Selon certaines recherches, les influences interlinguistiques paraissent également en relation avec l’âge. Différents chercheurs signalent que les influences interlinguistiques sont plus importantes chez les jeunes apprenants que chez les plus âgés et interviennent surtout dans l’acquisition d’une L2 (Harley, 1986 ; Singleton, 1989 ; Singleton et Lengyel, 1995), bien plus que dans l’acquisition d’une L3 où elles sont très limitées. Etant donné que nous nous intéressons aux apprenants adultes, ce facteur d’âge ne devrait pas aggraver les influences interlinguistiques.

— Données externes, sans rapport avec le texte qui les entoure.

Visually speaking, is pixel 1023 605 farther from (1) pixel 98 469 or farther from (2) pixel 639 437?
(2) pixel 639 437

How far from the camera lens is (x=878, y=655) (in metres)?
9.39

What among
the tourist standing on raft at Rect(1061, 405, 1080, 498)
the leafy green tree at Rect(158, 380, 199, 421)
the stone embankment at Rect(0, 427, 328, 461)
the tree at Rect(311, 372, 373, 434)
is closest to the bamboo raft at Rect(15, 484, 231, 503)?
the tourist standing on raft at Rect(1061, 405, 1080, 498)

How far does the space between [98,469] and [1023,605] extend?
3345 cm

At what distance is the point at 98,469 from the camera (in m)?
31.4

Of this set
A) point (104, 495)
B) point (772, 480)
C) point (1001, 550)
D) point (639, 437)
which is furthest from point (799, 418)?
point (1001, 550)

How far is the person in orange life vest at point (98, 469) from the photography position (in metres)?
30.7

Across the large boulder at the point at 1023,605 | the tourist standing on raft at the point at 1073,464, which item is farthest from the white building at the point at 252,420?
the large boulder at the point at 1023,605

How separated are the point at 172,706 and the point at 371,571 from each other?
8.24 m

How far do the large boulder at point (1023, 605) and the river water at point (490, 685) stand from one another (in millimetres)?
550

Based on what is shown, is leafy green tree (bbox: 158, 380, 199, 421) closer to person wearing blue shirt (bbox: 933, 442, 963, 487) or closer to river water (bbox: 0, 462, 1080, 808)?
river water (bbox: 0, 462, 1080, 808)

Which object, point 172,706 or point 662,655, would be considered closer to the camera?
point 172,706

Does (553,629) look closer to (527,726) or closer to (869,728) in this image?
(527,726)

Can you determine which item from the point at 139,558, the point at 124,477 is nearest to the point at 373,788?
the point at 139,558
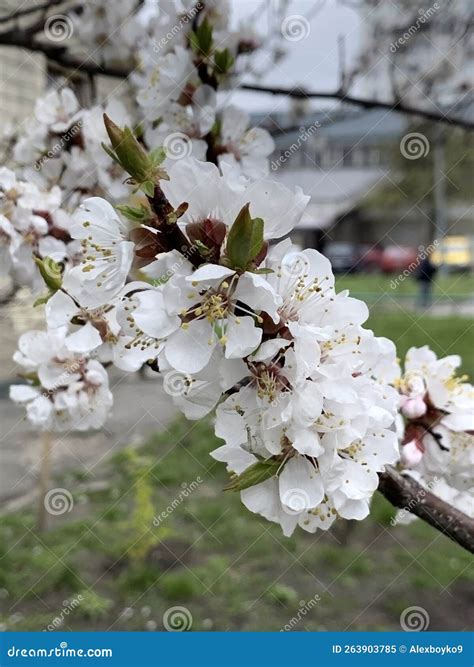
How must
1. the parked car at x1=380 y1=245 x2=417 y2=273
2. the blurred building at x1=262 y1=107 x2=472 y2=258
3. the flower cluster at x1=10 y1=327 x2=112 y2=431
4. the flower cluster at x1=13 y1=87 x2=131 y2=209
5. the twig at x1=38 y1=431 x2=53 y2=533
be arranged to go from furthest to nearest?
the parked car at x1=380 y1=245 x2=417 y2=273
the blurred building at x1=262 y1=107 x2=472 y2=258
the twig at x1=38 y1=431 x2=53 y2=533
the flower cluster at x1=13 y1=87 x2=131 y2=209
the flower cluster at x1=10 y1=327 x2=112 y2=431

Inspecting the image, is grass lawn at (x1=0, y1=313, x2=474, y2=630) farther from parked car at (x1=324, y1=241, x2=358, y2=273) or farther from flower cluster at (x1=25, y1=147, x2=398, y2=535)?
parked car at (x1=324, y1=241, x2=358, y2=273)

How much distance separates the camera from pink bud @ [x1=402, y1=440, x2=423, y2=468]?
3.47ft

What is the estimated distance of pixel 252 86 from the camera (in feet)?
6.00

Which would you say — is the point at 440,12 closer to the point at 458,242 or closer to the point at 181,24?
the point at 181,24

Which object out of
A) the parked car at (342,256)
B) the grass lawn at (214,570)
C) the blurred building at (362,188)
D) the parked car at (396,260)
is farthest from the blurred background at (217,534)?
the parked car at (396,260)

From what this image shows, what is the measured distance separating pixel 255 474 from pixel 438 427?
1.52 ft

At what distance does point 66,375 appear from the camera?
1.24 metres

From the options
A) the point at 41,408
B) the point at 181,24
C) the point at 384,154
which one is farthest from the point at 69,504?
the point at 384,154

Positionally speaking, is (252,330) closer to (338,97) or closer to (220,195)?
(220,195)

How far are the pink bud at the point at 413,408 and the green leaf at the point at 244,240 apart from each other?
1.69 ft

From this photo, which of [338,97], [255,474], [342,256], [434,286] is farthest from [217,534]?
[342,256]

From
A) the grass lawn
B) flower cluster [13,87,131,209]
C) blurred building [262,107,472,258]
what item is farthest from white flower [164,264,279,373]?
blurred building [262,107,472,258]

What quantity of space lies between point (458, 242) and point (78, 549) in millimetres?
16059

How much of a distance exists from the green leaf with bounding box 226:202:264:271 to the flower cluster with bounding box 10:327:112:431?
0.58 m
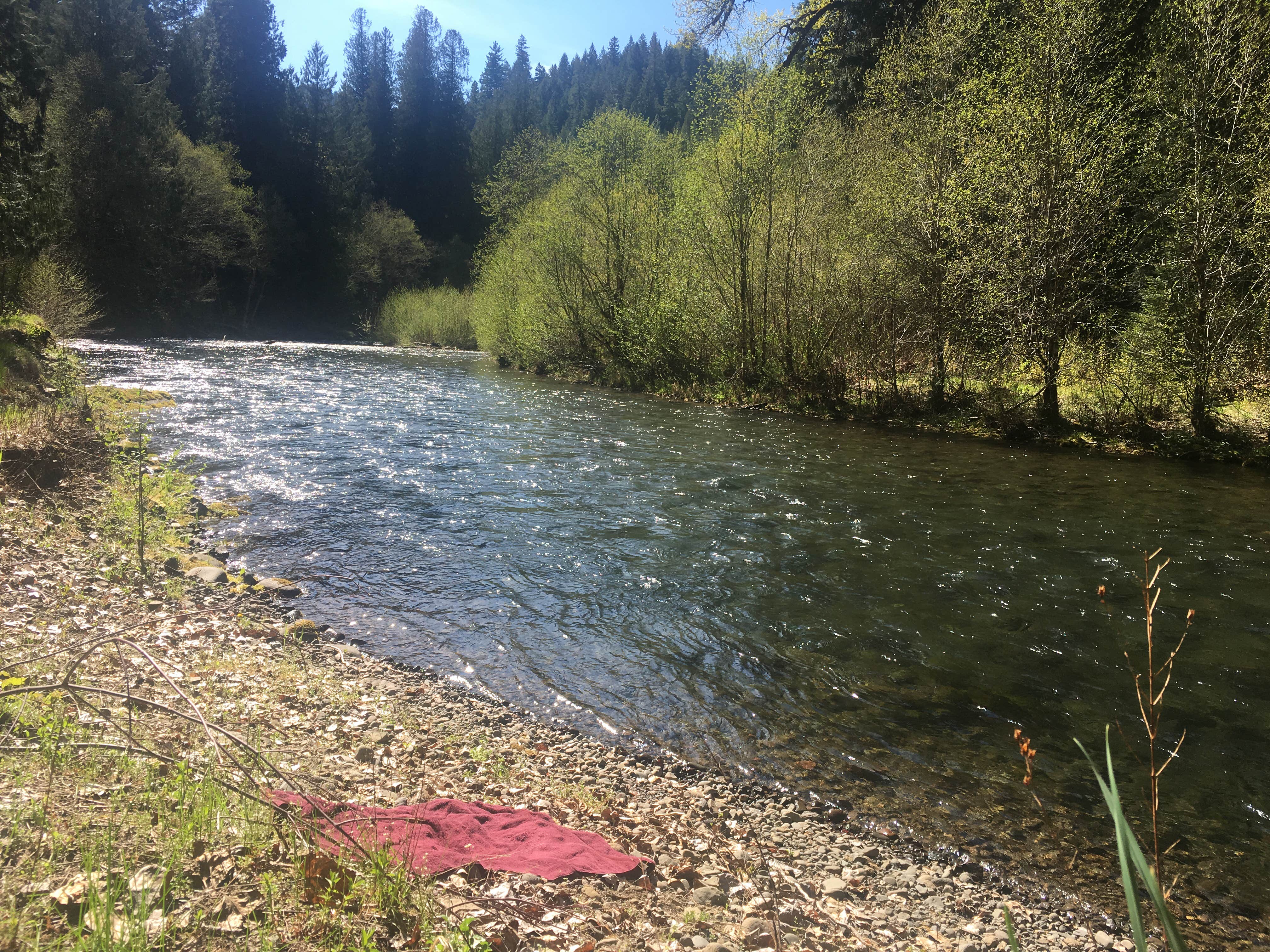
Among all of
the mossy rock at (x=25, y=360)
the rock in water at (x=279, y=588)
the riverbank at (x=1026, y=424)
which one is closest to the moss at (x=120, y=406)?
the mossy rock at (x=25, y=360)

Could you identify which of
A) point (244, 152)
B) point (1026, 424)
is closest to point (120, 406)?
point (1026, 424)

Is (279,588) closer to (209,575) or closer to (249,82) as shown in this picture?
(209,575)

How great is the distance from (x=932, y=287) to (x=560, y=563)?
15.2 meters

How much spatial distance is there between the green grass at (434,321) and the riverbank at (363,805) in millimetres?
50387

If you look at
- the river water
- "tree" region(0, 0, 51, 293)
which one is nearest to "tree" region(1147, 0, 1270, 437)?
the river water

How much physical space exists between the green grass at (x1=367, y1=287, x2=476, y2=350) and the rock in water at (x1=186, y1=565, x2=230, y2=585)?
1860 inches

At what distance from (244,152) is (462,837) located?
8475 centimetres

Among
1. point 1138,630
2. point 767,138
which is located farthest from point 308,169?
point 1138,630

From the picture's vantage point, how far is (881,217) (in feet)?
66.7

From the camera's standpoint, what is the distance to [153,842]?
324cm

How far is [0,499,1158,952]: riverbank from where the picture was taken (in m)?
3.00

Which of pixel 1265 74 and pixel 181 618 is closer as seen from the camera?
pixel 181 618

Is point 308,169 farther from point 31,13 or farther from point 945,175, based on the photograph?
point 945,175

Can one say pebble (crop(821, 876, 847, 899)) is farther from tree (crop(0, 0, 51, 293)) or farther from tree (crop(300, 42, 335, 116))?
tree (crop(300, 42, 335, 116))
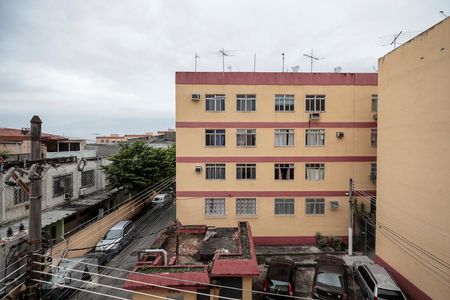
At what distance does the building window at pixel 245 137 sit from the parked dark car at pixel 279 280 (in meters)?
8.07

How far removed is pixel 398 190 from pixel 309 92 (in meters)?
8.26

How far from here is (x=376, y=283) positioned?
1077 centimetres

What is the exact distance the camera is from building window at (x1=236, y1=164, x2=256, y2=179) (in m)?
18.1

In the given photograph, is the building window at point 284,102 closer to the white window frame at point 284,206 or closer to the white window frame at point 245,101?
the white window frame at point 245,101

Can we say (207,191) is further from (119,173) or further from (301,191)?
(119,173)

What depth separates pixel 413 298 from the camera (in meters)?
11.4

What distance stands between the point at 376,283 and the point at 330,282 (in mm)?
1776

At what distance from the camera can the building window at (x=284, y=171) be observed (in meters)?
18.1

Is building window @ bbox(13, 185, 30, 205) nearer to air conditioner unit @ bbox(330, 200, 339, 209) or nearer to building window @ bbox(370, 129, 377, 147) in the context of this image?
air conditioner unit @ bbox(330, 200, 339, 209)

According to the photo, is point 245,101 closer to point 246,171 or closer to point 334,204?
point 246,171

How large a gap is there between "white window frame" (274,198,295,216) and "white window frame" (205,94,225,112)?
24.3ft

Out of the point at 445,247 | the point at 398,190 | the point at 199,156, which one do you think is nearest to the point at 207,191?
the point at 199,156

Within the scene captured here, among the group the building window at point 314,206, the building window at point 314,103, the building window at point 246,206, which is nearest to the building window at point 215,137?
the building window at point 246,206

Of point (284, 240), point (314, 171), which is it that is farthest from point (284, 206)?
point (314, 171)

Cenoz (2001) va plus loin en précisant que ces influences interlinguistiques peuvent provenir du développement cognitif et métalinguistique de l’enfant, et pense que ces deux aspects sont dépendants de l’âge de celui-ci. En s’appuyant sur l’expérimentation faite par Cenoz, on pourrait en déduire que les apprenants les plus âgés ont une perception plus claire de la distance linguistique qu’il y a entre L1 et L2 en cours d’apprentissage de L3. Ainsi cette perception peut, dit-il, influencer le choix de la langue de départ qu’ils utilisent dans les transferts d’une langue qu’ils connaissent déjà.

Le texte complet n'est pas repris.